Search code examples
c++sse2sse

Packing and unpacking data for SSE/SSE2 instructions?


I'm trying to learn more about how SSE/SSE2 work: I know that SSE/SSE2 use mmx registers with a size of 128 bit (16 byte) and that usually these registers have 4 float cells where I can store my floats by packing. Before getting the result I should "unpack them".

My question is: since I'm a noob, why should I pack these values into xmm registers and why should I unpack them? What's the advantage in this?


Solution

  • You don't have to pack/unpack them. If the numbers are already in the correct format, you just use the suitable move instruction to load them into a register, or a memory operand for to use the memory content as a second operand for a add, substract, etc.

    What does happen sometimes is that the data is not ending up in the right place from the calculation to go where it needs to go, and this is where various pack and unpack instructions come in handy.

    Say for example that you are doing some 3D graphics math on this

    struct coord { float X, Y, Z, W; };
    

    But to make the calculation efficient, we load up four of these structures at once, with X from all four in one register, Y from all four in another register, etc.
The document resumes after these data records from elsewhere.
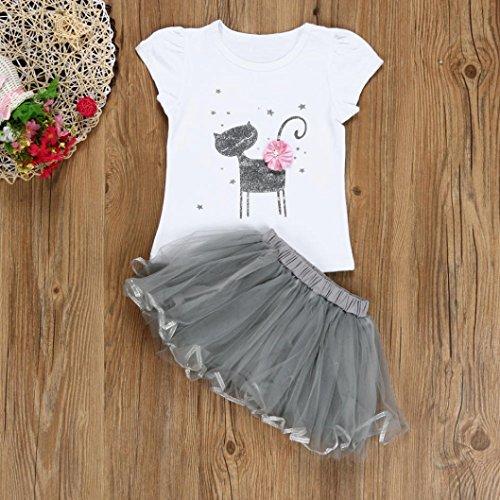 Filles Imprimé De Peu Cartoon Robe Bébé Amlaiworld Chaton Jupe Chemise Blanc Enfants pw8fx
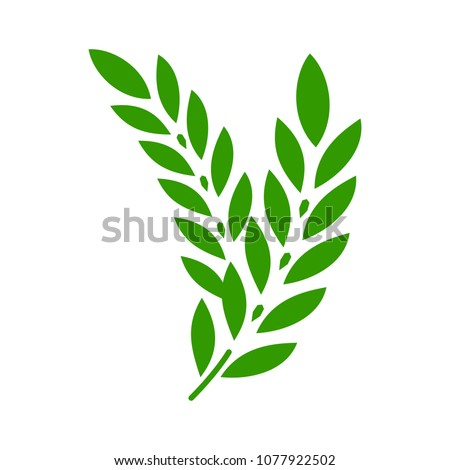 Gluten free icon. vector gluten symbol - healthy organic grain illustration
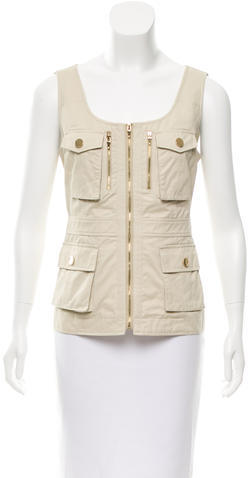 Tory BurchTory Burch Zip-Accented Utility Vest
Now, after we have, for example, multiplied all X, Y, Z and W values [four at a time] with the transformation matrix to scale/rotate the object, we need to store it back as X, Y, Z and W again, which is done by "unpacking" the appropriate elements back into their corresponding X, Y, Z, W individual entries.

    Of course, if instead of having an array of coord values, you stored four arrays of X, Y, Z and W values, we could just store the new values into their respective slots in the array without packing/unpacking the values.